L'appli de messagerie WhatsApp a toujours garanti à ses utilisateurs que leurs messages cryptés ne pouvaient jamais être interceptés.

Un chercheur de l'université de Californie à Berkeley, Tobias Boelter, affirme avoir découvert le contraire.

Il existe une fonctionnalité dans WhatsApp qui permet à Facebook, ou d'autres organisations, d'intercepter certains messages cryptés envoyés via l'appli de messagerie.

Ce système a aussi été vérifié par un autre spécialiste de cryptographie Steffen Tor Jensen, ainsi que le quotidien britannique Guardian, qui révèle ces informations ce vendredi 13 janvier.
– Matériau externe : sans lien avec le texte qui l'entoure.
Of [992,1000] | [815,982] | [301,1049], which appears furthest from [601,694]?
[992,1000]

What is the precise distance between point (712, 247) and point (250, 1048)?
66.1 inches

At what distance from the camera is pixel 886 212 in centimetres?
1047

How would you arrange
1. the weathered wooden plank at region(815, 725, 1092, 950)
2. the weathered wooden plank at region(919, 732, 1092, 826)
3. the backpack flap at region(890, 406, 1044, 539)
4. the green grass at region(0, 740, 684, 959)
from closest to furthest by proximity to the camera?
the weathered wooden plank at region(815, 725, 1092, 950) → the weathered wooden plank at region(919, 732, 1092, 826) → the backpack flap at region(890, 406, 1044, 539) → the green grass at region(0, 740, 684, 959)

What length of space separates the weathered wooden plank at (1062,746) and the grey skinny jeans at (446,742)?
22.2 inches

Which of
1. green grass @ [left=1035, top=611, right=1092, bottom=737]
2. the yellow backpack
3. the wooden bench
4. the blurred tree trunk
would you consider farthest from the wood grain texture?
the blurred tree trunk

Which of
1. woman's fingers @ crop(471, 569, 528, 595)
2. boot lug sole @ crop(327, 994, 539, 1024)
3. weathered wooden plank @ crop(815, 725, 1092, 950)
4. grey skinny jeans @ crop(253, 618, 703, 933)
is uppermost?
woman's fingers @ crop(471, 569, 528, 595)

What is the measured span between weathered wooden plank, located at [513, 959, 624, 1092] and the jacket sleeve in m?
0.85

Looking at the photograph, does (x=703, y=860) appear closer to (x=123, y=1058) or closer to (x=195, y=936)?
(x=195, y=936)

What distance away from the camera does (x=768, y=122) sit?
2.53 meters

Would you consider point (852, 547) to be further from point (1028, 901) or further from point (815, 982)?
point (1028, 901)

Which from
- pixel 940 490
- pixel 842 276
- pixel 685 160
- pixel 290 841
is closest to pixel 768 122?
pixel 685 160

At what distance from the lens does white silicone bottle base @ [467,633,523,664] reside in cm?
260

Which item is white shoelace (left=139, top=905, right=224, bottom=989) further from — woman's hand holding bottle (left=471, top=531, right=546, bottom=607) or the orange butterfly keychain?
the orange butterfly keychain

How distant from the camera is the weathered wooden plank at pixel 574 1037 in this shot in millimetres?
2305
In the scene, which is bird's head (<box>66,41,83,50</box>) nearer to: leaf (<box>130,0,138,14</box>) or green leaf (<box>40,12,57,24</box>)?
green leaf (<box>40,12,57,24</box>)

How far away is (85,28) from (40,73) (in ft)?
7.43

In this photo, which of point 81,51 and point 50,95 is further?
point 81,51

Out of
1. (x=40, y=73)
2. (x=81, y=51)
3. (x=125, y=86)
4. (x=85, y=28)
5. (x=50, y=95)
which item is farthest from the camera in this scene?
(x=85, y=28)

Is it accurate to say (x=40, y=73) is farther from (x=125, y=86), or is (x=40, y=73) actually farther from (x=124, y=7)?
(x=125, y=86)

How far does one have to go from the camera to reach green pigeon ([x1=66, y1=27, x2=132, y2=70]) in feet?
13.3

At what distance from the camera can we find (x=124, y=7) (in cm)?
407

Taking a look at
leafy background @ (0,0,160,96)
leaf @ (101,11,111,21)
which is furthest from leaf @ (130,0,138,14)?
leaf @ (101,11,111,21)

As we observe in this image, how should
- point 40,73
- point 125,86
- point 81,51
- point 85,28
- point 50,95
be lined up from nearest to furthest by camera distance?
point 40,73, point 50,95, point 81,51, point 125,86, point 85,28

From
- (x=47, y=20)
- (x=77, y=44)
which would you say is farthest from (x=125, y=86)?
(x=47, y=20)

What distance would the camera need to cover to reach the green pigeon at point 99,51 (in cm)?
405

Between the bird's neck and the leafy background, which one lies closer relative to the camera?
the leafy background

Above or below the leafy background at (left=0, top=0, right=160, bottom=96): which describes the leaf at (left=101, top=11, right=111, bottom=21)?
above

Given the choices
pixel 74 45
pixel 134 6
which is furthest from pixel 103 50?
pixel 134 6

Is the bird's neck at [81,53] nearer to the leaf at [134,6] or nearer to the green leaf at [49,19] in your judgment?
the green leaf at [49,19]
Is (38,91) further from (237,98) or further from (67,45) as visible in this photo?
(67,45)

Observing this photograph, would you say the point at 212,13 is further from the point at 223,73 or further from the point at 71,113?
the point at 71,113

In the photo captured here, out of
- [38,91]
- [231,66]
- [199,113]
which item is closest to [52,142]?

Comment certains messages peuvent-ils être interceptés ?

Capture d'écran des paramètres de sécurité de WhatsApp en français

Pour comprendre le fonctionnement de ce que le Gardian appelle une porte dérobée ("backdoor"), il faut savoir que WhatsApp utilise le protocole d'encodage "Signal", qui donne une clé d'encodage à chaque utilisateur.

Mais WhatsApp a la possibilité de créer de nouvelles clés d'encodage lorsque les utilisateurs sont hors-ligne. Lorsque l'utilisateur se re-connecte et envoie de nouveaux messages, il utilisera sans le savoir une nouvelle clé, qui peut permettre l'interception de messages.

Le destinataire n'est pas au courant de ce changement. L'émetteur peut l'être s'il a choisi de cocher la case (par défaut décochée) "afficher les notifications de sécurité" dans l'application, mais il le sera uniquement après que le message a déjà été envoyé.

"Une mine d'or pour les agences de renseignements"

D'après le Guardian, Tobias Boelter a rapporté ce problème à Facebook en avril 2016 mais la firme a répond qu'elle était "déjà au courant" et que c'était un "comportement attendu".

"Si une agence gouvernementale demande à WhatsApp de transmettre des messages, l'appli peut lui autoriser l'accès grâce à ce changement de clés", a expliqué Tobias Boelter.

Kirstie Ball, co-directrice du "Centre pour la recherche sur les données, la surveillance et la vie privée" de l'Open University Business School, considère que ce changement de clés peut être une "mine d'or pour les agences de renseignements".

Sur Twitter après parution de l'article du Guardian, un ancien développeur du protocol Signal a défendu WhatsApp, expliquant que l'appli avait toujours précisé que l'utilisateur pouvait vérifier une clé d'encodage, et qu'il s'expose à des interceptions s'il ne le fait pas.